TEXTE FOURNI:
§

Les défunts étaient simplement enveloppés dans des linges et déposés dans ce qui pourrait s’apparenter à une bière, avant d’être mis en terre. Quant au défunt chef, son corps était aussi placé dans une bière et conservé à l’intérieur d’une hutte, construite spécialement pour cette occasion. 

Hutte funéraire polynésie Voyages COOK

Les pratiques de momification passaient par diverses étapes. Tout d’abord, le corps était séché au soleil et frotté avec des huiles (d’origine végétale ou animale). Puis, on retirait les liquides organiques du cadavre et même parfois les viscères.

 

Certains textes mentionnent des changements dans la position du corps qui aurait été présenté assis le jour, et allongé la nuit.

 

Une fois la cavité vidée, on procédait à un rembourrage à l’aide de morceaux de tissus préalablement imbibés d’huiles parfumées. Suite à cela, le défunt était fixé en position assise, et vêtu. On faisait dresser un autel autour de lui sur lequel, chaque jour, les parents et prêtres apportaient des offrandes (nourriture, boissons, fleurs).

§

(Entrées brutes)
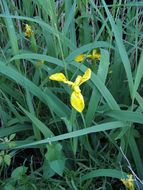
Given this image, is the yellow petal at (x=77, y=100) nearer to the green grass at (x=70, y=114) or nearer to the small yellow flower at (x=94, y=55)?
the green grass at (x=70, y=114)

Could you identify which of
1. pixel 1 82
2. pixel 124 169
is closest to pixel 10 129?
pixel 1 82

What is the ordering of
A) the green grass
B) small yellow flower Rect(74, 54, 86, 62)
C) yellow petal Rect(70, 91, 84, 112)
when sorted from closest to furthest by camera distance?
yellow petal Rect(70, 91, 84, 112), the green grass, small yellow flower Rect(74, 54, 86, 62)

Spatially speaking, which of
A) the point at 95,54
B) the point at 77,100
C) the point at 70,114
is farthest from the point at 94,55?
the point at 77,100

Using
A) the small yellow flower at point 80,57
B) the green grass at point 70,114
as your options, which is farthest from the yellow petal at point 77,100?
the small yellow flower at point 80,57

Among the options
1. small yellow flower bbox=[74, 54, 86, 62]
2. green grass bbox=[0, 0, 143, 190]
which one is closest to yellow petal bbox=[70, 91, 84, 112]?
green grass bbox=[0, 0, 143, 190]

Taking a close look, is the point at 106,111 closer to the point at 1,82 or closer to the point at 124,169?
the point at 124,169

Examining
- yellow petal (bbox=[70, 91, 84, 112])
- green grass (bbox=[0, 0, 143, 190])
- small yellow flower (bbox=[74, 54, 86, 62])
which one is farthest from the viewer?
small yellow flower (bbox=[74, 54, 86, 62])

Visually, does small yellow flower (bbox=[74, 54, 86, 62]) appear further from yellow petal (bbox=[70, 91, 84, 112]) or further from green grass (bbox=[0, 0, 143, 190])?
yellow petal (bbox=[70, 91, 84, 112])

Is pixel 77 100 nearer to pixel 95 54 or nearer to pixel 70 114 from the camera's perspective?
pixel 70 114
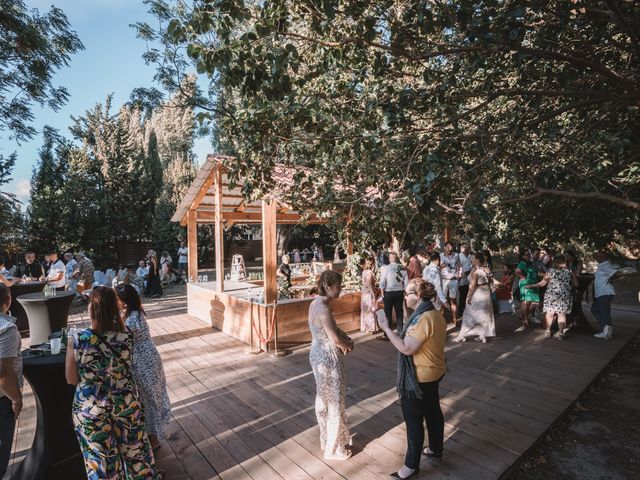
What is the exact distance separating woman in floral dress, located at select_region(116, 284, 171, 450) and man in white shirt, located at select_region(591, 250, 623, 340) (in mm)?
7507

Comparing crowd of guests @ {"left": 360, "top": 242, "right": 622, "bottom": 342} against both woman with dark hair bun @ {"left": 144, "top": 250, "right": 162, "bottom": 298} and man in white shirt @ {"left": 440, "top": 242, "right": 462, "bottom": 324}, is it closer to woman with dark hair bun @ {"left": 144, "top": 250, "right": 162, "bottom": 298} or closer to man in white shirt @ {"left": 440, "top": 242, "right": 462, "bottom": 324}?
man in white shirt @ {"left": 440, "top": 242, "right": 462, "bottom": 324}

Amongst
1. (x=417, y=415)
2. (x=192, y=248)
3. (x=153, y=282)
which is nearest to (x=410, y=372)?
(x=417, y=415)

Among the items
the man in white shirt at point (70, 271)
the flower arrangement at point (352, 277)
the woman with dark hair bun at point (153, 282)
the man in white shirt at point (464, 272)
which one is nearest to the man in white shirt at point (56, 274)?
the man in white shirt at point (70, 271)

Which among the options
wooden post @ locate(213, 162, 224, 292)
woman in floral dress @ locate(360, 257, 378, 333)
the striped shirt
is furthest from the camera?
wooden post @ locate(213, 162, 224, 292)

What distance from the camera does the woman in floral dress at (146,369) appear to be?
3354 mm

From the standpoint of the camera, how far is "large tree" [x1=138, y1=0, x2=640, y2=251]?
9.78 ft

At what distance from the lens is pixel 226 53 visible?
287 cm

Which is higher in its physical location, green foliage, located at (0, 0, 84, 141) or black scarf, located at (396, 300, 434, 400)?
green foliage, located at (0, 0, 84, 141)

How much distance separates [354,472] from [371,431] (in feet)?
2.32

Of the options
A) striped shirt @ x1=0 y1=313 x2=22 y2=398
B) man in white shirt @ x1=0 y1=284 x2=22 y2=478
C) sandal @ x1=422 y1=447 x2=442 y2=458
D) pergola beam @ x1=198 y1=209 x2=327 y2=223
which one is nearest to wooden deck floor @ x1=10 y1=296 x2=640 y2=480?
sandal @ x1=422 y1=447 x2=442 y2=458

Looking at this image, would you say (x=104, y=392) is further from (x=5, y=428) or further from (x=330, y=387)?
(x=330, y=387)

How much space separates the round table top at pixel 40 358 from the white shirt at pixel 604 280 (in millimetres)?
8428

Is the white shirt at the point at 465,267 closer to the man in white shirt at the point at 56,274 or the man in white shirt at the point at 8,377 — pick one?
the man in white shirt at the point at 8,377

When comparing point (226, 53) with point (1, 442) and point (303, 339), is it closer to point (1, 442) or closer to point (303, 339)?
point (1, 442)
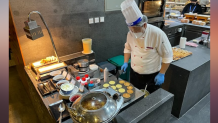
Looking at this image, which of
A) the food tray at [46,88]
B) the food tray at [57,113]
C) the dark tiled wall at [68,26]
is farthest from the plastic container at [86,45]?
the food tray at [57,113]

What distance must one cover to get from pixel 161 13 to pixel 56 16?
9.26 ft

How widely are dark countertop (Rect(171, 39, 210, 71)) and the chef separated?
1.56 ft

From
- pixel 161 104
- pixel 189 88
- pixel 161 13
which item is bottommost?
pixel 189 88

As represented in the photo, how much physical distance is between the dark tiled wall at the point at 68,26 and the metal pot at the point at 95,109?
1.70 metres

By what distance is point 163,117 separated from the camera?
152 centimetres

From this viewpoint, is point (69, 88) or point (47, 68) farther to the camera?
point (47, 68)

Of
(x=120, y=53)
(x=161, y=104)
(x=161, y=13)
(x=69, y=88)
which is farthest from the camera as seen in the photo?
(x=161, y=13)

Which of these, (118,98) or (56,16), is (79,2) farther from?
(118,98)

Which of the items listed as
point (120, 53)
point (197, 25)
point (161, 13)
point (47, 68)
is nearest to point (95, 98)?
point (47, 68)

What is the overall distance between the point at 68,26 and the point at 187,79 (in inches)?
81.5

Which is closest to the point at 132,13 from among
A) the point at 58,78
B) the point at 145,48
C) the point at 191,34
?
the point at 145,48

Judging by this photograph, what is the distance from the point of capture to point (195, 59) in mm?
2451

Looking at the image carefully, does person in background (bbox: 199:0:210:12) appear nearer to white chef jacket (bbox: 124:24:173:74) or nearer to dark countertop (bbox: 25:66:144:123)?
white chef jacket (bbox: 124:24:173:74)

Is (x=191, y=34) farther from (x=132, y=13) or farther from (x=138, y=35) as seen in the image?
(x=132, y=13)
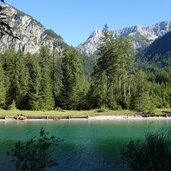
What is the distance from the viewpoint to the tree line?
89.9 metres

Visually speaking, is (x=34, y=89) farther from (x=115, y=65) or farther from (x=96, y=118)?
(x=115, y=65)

§

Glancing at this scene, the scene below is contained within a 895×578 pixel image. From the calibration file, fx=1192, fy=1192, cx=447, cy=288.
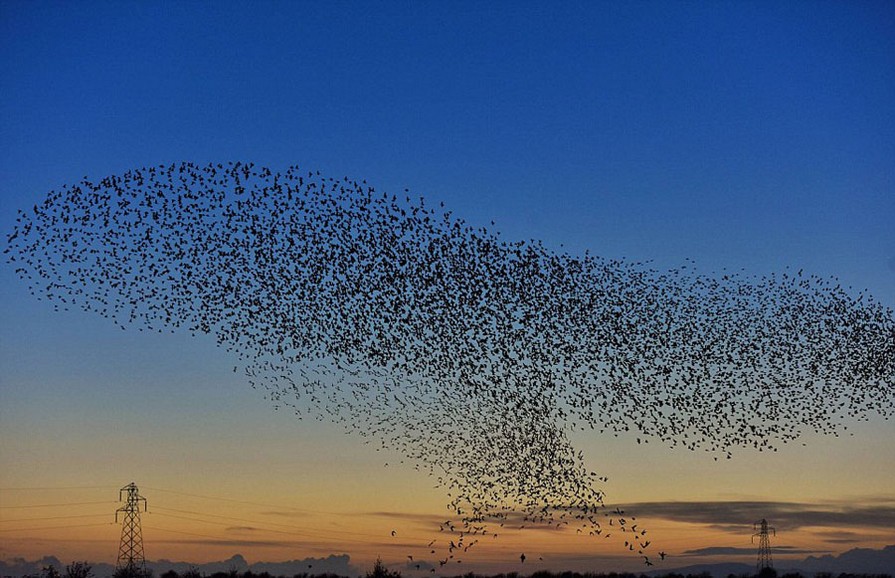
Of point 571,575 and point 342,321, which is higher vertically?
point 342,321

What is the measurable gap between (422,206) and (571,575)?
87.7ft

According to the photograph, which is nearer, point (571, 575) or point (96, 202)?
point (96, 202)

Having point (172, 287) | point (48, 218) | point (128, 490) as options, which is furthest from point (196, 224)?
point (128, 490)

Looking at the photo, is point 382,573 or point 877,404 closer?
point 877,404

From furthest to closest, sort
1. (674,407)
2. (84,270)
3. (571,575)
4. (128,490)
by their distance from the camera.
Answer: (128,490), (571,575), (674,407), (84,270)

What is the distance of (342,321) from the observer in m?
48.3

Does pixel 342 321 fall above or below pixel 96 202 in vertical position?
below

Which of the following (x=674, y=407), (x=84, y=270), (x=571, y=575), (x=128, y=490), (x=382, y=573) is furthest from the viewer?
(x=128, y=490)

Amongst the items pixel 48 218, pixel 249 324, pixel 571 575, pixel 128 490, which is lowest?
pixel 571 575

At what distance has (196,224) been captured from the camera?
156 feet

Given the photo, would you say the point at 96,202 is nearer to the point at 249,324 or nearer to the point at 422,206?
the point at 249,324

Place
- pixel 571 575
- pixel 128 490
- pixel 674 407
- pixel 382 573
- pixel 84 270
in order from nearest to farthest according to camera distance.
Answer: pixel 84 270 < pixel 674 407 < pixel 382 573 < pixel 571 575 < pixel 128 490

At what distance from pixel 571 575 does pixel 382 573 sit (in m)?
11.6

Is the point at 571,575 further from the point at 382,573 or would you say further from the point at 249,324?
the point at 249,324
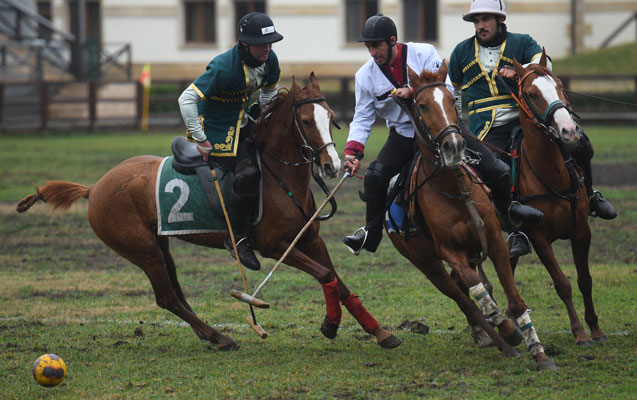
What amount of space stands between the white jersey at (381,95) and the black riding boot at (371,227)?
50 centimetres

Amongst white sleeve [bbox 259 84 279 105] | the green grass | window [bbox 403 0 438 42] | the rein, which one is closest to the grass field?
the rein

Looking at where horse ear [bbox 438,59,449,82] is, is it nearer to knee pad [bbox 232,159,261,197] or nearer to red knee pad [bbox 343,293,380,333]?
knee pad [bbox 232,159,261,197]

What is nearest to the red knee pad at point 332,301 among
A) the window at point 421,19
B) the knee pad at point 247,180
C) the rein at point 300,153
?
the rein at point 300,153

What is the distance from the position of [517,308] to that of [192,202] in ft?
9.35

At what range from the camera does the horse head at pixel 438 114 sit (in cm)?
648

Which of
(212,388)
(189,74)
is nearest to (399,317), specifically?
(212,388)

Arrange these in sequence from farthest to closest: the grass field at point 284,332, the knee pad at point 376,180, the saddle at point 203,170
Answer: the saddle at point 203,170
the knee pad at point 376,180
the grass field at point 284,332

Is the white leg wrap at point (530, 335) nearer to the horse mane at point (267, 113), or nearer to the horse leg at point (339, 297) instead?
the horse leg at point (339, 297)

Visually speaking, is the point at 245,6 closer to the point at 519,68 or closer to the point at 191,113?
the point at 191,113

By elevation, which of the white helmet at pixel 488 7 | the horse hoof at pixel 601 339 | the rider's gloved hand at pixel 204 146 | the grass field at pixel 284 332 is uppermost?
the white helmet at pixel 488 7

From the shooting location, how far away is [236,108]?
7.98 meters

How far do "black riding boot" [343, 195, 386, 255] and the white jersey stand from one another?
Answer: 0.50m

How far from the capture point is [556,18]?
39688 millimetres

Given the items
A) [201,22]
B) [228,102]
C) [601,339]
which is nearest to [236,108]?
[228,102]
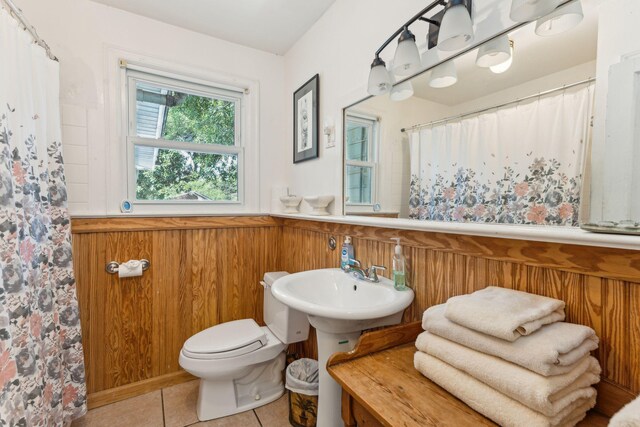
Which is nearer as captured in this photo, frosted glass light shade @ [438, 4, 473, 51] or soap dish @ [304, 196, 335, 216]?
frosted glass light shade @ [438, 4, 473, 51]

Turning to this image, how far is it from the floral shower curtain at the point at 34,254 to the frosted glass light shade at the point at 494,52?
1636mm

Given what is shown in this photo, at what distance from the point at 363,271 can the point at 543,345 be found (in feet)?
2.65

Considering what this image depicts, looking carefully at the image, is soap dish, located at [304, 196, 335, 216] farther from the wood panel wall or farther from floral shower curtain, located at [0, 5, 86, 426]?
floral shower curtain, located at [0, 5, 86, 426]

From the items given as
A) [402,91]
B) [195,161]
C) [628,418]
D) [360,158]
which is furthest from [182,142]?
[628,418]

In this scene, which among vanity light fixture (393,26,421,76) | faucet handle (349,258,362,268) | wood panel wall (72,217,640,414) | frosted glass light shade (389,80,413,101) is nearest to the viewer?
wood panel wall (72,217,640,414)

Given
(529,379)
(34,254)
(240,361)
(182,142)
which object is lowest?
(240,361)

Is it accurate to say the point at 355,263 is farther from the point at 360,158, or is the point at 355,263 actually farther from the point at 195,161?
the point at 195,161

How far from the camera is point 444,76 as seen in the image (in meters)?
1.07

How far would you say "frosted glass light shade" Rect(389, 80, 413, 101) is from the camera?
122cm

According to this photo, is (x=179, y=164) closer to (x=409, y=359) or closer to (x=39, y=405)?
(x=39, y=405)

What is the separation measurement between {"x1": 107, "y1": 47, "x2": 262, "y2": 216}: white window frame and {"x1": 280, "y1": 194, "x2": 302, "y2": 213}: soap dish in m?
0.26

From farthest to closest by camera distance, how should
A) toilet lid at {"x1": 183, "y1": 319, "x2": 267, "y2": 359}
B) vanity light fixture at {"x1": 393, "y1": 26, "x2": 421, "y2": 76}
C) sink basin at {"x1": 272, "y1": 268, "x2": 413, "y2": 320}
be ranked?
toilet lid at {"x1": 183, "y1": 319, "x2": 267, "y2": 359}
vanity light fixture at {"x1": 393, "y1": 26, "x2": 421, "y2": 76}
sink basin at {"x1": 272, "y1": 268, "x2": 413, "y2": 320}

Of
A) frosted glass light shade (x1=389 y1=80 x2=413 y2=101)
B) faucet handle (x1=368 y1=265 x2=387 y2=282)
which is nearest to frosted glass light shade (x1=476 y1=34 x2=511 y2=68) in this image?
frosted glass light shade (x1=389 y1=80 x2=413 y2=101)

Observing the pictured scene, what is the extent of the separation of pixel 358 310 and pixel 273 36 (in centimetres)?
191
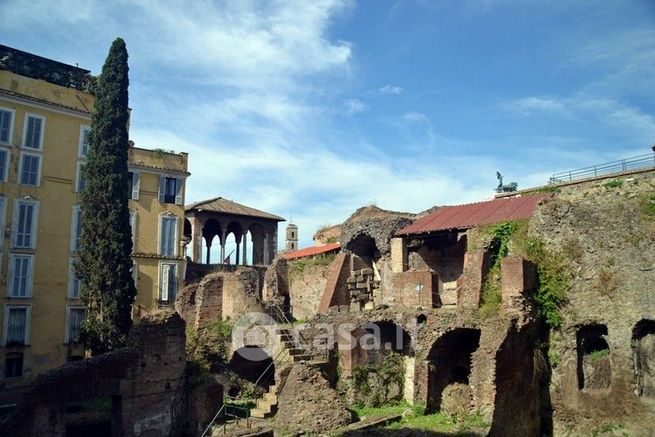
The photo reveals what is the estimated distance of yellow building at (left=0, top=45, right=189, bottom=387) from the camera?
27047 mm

§

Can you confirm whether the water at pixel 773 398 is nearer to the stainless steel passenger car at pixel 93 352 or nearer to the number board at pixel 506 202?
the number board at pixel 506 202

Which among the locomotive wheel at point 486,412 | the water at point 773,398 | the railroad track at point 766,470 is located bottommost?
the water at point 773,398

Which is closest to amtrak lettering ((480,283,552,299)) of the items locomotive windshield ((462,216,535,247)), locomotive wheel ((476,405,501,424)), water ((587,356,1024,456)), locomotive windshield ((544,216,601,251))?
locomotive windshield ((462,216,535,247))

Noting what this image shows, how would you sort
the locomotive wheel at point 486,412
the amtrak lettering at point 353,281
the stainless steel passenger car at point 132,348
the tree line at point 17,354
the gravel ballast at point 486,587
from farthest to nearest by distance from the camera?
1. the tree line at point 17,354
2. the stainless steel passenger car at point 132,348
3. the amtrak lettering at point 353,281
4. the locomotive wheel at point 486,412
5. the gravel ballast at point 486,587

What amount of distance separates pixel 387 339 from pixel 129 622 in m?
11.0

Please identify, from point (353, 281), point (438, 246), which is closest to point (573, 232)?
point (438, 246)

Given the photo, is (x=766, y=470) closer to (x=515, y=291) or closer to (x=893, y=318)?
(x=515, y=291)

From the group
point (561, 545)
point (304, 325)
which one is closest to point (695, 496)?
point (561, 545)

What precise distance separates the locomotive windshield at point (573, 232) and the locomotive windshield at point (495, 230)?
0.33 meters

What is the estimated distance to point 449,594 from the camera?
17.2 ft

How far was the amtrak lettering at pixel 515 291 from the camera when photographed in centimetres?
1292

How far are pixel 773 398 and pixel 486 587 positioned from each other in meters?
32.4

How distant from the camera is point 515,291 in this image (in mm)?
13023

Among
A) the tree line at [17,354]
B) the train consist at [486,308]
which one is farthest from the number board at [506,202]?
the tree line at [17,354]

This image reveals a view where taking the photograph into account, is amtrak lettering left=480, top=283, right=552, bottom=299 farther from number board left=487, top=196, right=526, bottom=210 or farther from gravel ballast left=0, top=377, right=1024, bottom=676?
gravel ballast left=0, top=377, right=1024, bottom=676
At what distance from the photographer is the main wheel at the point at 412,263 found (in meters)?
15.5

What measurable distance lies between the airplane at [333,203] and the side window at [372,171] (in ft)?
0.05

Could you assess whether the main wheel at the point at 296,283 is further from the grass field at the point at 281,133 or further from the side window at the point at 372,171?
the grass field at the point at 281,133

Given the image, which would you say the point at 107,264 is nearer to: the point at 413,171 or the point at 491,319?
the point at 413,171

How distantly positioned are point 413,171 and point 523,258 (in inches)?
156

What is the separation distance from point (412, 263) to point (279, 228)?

§

CONSIGNE: Citez intégralement le texte sur les rites funéraires polynésiens, sans en modifier un seul mot.

RÉPONSE ATTENDUE:
Les défunts étaient simplement enveloppés dans des linges et déposés dans ce qui pourrait s’apparenter à une bière, avant d’être mis en terre. Quant au défunt chef, son corps était aussi placé dans une bière et conservé à l’intérieur d’une hutte, construite spécialement pour cette occasion. 

Hutte funéraire polynésie Voyages COOK

Les pratiques de momification passaient par diverses étapes. Tout d’abord, le corps était séché au soleil et frotté avec des huiles (d’origine végétale ou animale). Puis, on retirait les liquides organiques du cadavre et même parfois les viscères.

 

Certains textes mentionnent des changements dans la position du corps qui aurait été présenté assis le jour, et allongé la nuit.

 

Une fois la cavité vidée, on procédait à un rembourrage à l’aide de morceaux de tissus préalablement imbibés d’huiles parfumées. Suite à cela, le défunt était fixé en position assise, et vêtu. On faisait dresser un autel autour de lui sur lequel, chaque jour, les parents et prêtres apportaient des offrandes (nourriture, boissons, fleurs).